Anyone notice that Kinsella is the human equivalent of “Read Only Memory” (ROM)? Whatever comments you make on his stuff will never attract even the slightest response.

Save yo’ breath!

Chad Rushing February 15, 2009 at 1:56 pm

Kinsella: “… Ohanian is delightfully opinionated. For other examples, see his snarky coments …

I would think that “snarky” comments would be strongly discouraged in civil discussions and intellectual literature rather than praised as “delightful.” Hubris, especially of the intellectual sort, is still considered a vice or serious character flaw in most circles.

Marcelo February 15, 2009 at 2:55 pm

Serves those IP socialists right.
/sarcasm

Francisco Torres February 15, 2009 at 4:26 pm

Whatever comments you make on [Stephan Kinsella's] stuff will never attract even the slightest response.

From whom, him? Did he make a pledge to reply to any inane comment that anybody cares to post regarding his blogs? Because I have not seen such a pledge, not yet anyway; and expecting him to reply to any comment made here is foolish.

Marxist February 15, 2009 at 7:07 pm

As a Marxist, I am inviting you to go to http://kapitalism101.wordpress.com/about/
and try to refute our theories if you can.

truth hurts February 15, 2009 at 7:21 pm

” he skewers Creationists as adherents of ‘delusional pseudoscientific theories’ ”

he’s wrong on this one…Most evolutionists who are as arrogant as this one haven’t even seriously looked at all the research. As an ex-ultra evolutionist it shocks me that the prevailing zeitgeist is fanatically anti-intellectual in tolerating the hard facts that debunk it in all the relevant fields

Haldane’s Dilemma is one such proof

http://creationwiki.org/Haldane%27s_Dilemma

and that Wiki has all the replies to the “Talk Origins” website

newson February 15, 2009 at 9:39 pm

to marxist,
this may come as a shock to you, but it’s been done – mises in his 1920 work – “Economic Calculation in the Socialist Commonwealth”.
here’s the downloadable version, if you’re open-minded -
http://mises.org/pdf/econcalc.pdf

most people on this site are well-versed in marxism. “media” has stacks of mp3′s dedicated to marxism; key in “marx” in the media search window, and knock yourself out! maybe “the marx nobody knows” as a starter…

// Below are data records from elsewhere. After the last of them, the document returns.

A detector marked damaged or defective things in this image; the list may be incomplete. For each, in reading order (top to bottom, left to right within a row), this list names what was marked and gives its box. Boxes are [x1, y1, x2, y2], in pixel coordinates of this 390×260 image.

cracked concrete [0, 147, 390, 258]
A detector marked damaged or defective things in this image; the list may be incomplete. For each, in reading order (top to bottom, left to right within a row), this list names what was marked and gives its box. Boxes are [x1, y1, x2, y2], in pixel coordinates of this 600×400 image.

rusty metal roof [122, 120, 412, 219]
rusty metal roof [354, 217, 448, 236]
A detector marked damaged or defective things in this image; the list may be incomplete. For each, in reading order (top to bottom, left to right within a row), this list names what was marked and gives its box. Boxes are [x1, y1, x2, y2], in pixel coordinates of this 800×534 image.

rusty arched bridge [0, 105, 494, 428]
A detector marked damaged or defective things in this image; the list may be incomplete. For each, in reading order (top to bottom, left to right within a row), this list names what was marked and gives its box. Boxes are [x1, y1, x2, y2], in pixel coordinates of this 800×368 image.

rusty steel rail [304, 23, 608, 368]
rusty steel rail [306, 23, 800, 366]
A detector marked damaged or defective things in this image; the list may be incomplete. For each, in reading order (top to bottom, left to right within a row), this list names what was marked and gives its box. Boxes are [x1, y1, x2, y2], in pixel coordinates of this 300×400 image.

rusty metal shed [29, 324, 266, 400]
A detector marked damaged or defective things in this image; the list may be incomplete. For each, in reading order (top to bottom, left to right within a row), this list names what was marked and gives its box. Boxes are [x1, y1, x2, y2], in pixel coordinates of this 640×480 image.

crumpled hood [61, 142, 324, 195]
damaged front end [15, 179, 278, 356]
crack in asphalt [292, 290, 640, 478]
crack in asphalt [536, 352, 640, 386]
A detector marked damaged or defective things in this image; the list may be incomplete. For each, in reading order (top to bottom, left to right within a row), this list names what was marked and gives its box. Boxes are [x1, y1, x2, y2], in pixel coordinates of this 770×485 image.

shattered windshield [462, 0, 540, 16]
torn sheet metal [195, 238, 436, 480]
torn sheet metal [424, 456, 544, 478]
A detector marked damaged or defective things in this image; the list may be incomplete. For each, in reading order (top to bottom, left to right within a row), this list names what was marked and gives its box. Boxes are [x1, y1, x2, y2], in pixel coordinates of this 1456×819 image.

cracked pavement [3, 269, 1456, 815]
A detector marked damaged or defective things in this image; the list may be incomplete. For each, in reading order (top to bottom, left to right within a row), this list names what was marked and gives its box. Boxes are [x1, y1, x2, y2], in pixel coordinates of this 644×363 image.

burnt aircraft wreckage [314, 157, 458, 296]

convictions hurt February 15, 2009 at 10:03 pm

Or you could quote the ultra-liberal arrogant wikipedia:
http://en.wikipedia.org/wiki/Haldane%27s_dilemma, where they have already cleared up the “dilemma.”

let me try again February 15, 2009 at 10:10 pm
Nuke Gray February 15, 2009 at 10:23 pm

Wasn’t Newton also a fanatic about gold? He was a true radical!

newson February 15, 2009 at 10:49 pm

intelligence didn’t save him from getting into the mania of the south sea co bubble. he’s reputed to have lost 20,000 pounds (after earlier making 7,000), though it’s not clear whether that was a net loss, or just opportunity profits gone.

NA February 16, 2009 at 10:14 am

It’s a good thing Leibniz published his work. Otherwise Newton may never have published his at all! In the end, who between the two gets the credit seems like a minor quibble to me. What probably would have had a much bigger influence is if Archimedes had discovered calculus 2000 years earlier, as recent findings suggest.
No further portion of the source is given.